Mapping a Positive Way Forward for Bowel Cancer Screening

1 week ago 9

This transcript has been edited for clarity.

Hello. I'm David Kerr, professor of cancer medicine at University of Oxford. Recent articles in The New England Journal of Medicine gave us some really interesting new insights into how we can continue to screen and improve screening for colorectal cancer. I've said many times before as a practicing cancer physician that prevention is better than cure.

As I become older and wiser, which is debatable, I do see the importance of screening, early detection of disease, and the impact that this has had in the reduction in incidence of colorectal cancer and improvement in survival rates. It's a big deal. The National Cancer Screening Programs for colorectal cancer have been genuinely, enormously impactful.

Any new tests that might help to move this field further forward are welcome. We know that, although we'd hope for a population uptake of 80% for whatever screening test is offered, usually it's less than 50%.

Whether it's fecal occult blood testing, whether it's blood, whether it's invasive tests like colonoscopy, sigmoidoscopy, you would imagine that the uptake of these tests becomes less frequent the more invasive the test becomes. We're falling short of our aim, or our global standard, of 80% of the relevant population tested with whatever modality.

There's a nice article by Chung that I think does bear reading and interrogation. They looked at cell-free DNA, so it's a blood test. It's using a commercially available test that is quite interesting. It looks at plasma cell-free DNA. There are three elements to the test: One is looking at methylation patterns; one is looking at fragmentomics, which is the pattern of fragments of DNA that you find circulating. The third is looking for somatic mutations in two biologically important genes for colorectal cancer, KRAS and APC. The different elements of that test are merged bioinformatically into an output of some sort. They looked at almost 8000 patients that had a median age of 60 years.

They demonstrated that the test detected colorectal cancer with a sensitivity of 83%; advanced neoplasia, looking at different stages (I, II, and III) of colorectal cancer, with a specificity of 90%; and advanced precancerous lesions, including adenomatous polyps and sessile serrated lesions, with a sensitivity of only 13%. Perhaps some evidence suggests that specificity for detecting advanced neoplasia was inversely correlated with age.

At its most basic, Chung and the team have demonstrated the feasibility of using cell-free DNA as a screening test for colorectal cancer. The relatively low sensitivity for detecting precancerous lesions is something of a limitation. It's a step in the right direction and a fascinating application of DNA technology at the highest level, one would have to say, but it falls quite a bit short in terms of sensitivity for detecting precancerous lesions compared with sigmoidoscopy or colonoscopy.

I think more work needs to be done. We need some work around cost-effectiveness. We need to understand better the potential reduction in sensitivity with age. What underpins that? It's impossible for us to dissect out of the three elements of the test — methylation patterns, mutation screening, and fragmentomics — whether there was one particular part that tended to decrease with age.

We don't know because the data are fully integrated. We need a bit more information and perhaps we need further prospective trials to understand just what truly the impact would be. What it shows, though, is that it's an area of active research.

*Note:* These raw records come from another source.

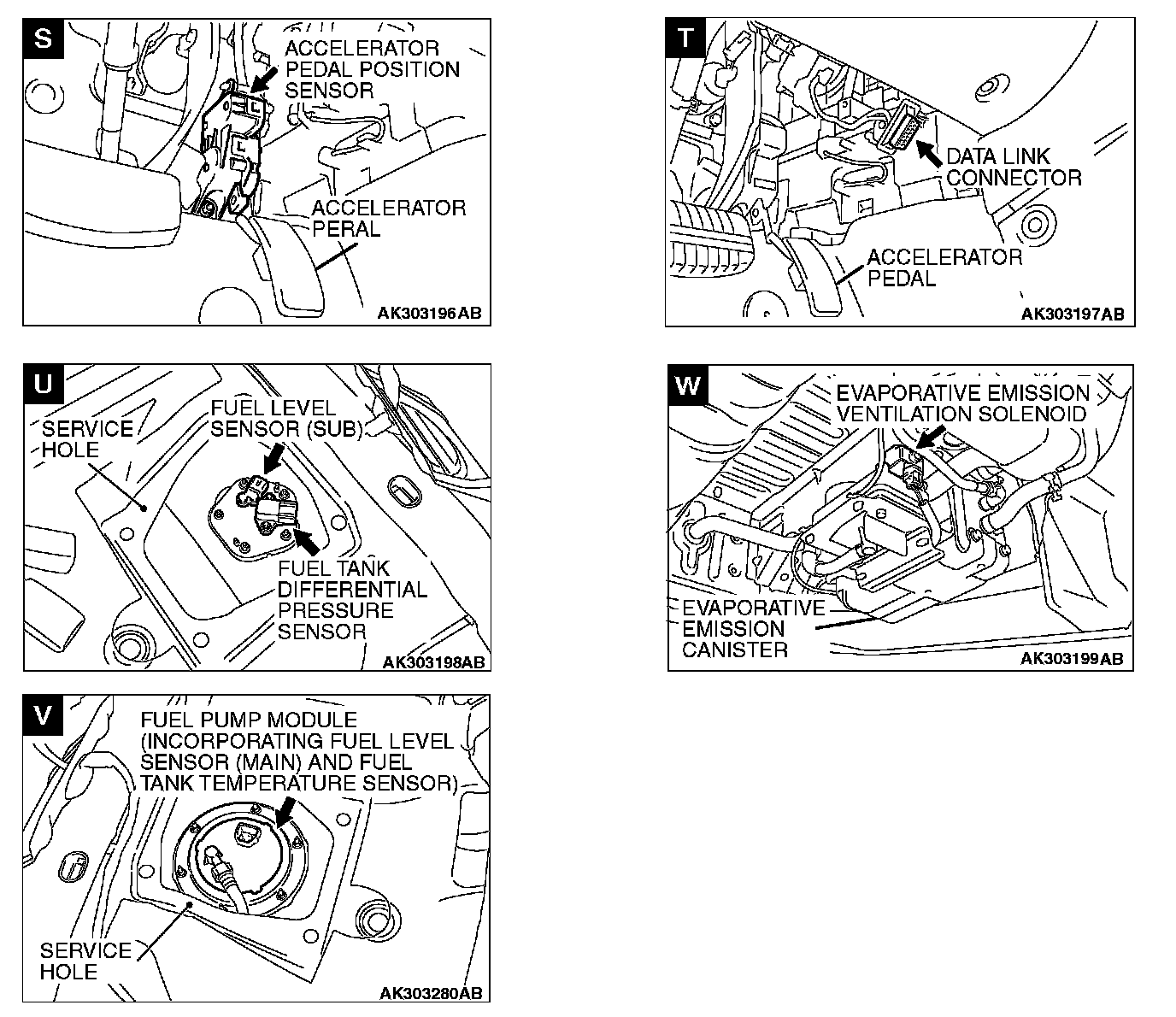 S
ACCELERATOR PEDAL POSITION SENSOR
ACCELERATOR PERAL
AK303196AB

T
DATA LINK CONNECTOR
ACCELERATOR PEDAL
AK303197AB

U
SERVICE HOLE
FUEL LEVEL SENSOR (SUB)
FUEL TANK DIFFERENTIAL PRESSURE SENSOR
AK303198AB

W
EVAPORATIVE EMISSION VENTILATION SOLENOID
EVAPORATIVE EMISSION CANISTER
AK303199AB

V
FUEL PUMP MODULE (INCORPORATING FUEL LEVEL SENSOR (MAIN) AND FUEL TANK TEMPERATURE SENSOR)
SERVICE HOLE
AK303280AB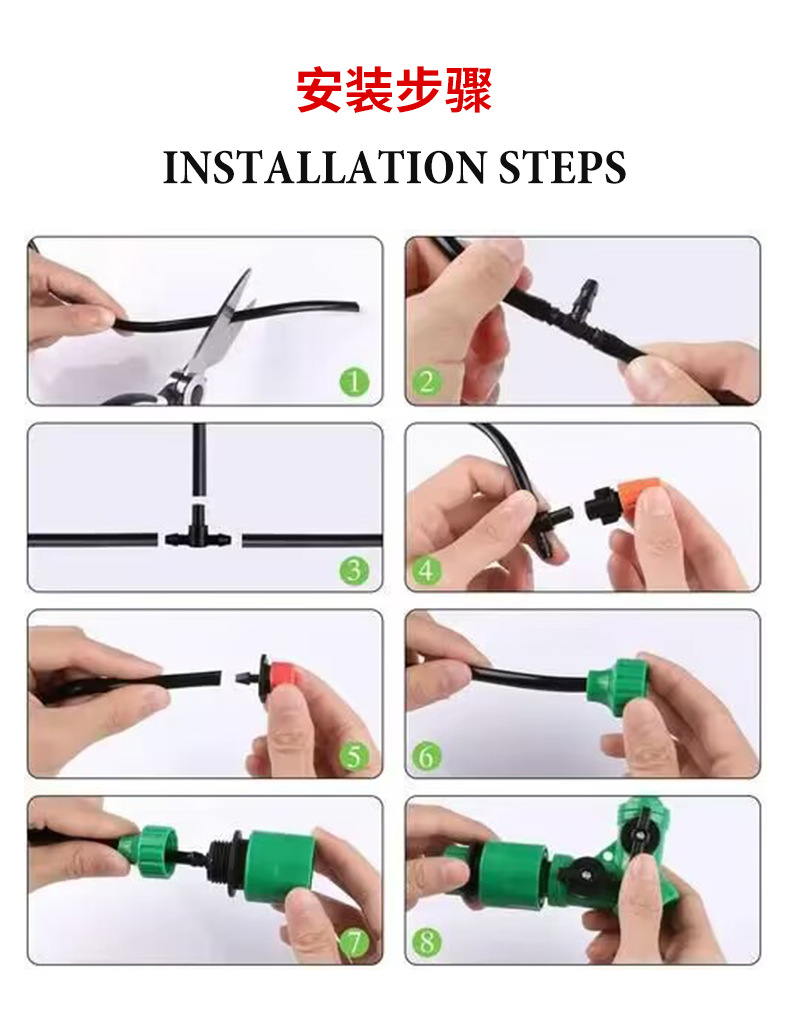 安装步骤

INSTALLATION STEPS

1

2

3

4

5

6

7

8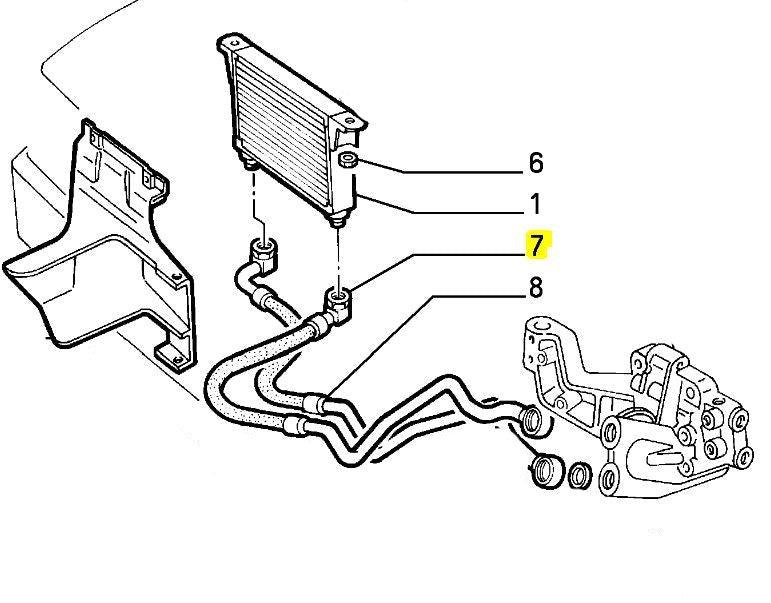 6
1
7
8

In the same issue of The New England Journal of Medicine, we saw some interesting advances being made in fecal occult blood testing. The field is moving and focusing. In addition to us being cleverer with the tests that we apply, we need to make them more available and to encourage more of our fellow citizens to participate in screening programs.

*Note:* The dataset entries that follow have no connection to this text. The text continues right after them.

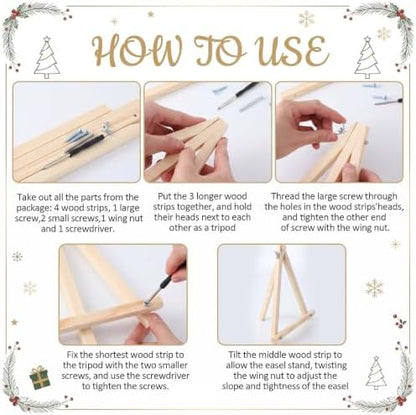 HOW TO USE

Take out all the parts from the package: 4 wood strips, 1 large screw,2 small screws,1 wing nut and 1 screwdriver.

Put the 3 longer wood strips together, and hold their heads next to each other as a tripod

Thread the large screw through the holes in the wood strips'heads, and tighten the other end of screw with the wing nut.

Fix the shortest wood strip to the tripod with the two smaller screws, and use the screwdriver to tighten the screws.

Tilt the middle wood strip to allow the easel stand, twisting the wing nut to adjust the slope and tightness of the easel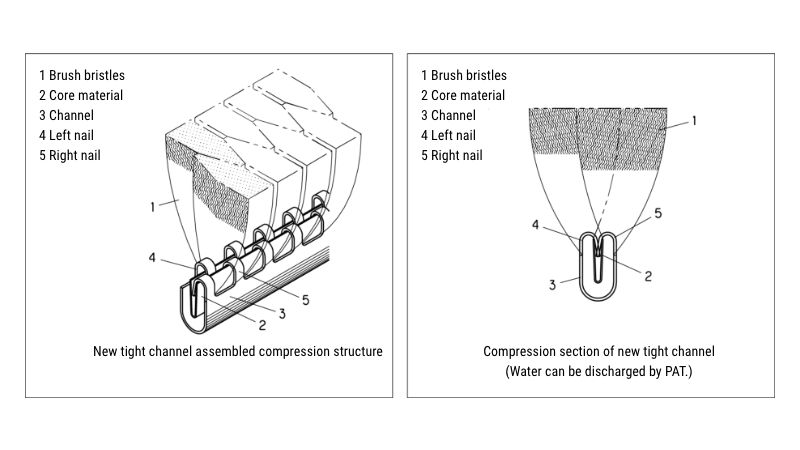 1 Brush bristles
2 Core material
3 Channel
4 Left nail
5 Right nail

1
4
5
2
3

New tight channel assembled compression structure

1 Brush bristles
2 Core material
3 Channel
4 Left nail
5 Right nail

1
4
5
2
3

Compression section of new tight channel
(Water can be discharged by PAT.)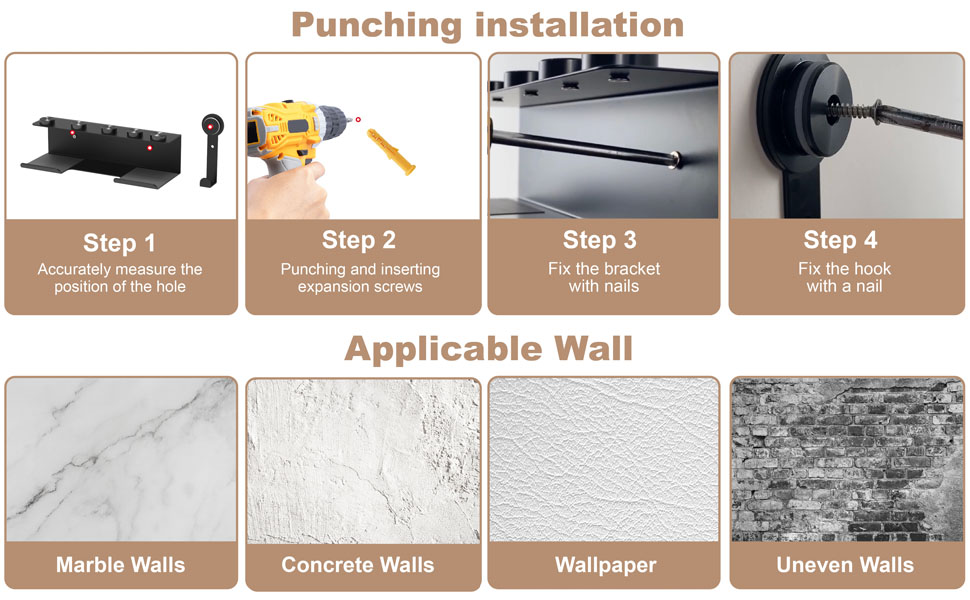 Punching installation

Step 1
Accurately measure the position of the hole

Step 2
Punching and inserting expansion screws

Step 3
Fix the bracket with nails

Step 4
Fix the hook with a nail

Applicable Wall

Marble Walls

Concrete Walls

Wallpaper

Uneven Walls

Prevention is better than cure. The application of clever technology is moving the field forward, but we need better uptake or tests that are more appealing to the citizens that we're interested in. One of the areas that we've talked about before that I'm interested in is looking at DNA polygenic risk scores, and looking at patterns of inherited single nucleotide polymorphisms.

We may need to bring these different groups together to integrate stool, the test that we just discussed, and look at these polygenic risk scores to see if we can combine them to be even better.

Have a look at the issue of The New England Journal of Medicine. I think you'll find it interesting, and you'll see that we're starting to map out an improved and positive way forward for bowel cancer screening.

Thanks for listening. I'm grateful for any comments that you might have or would wish to make. For the time being, Medscapers, ahoy. Thank you.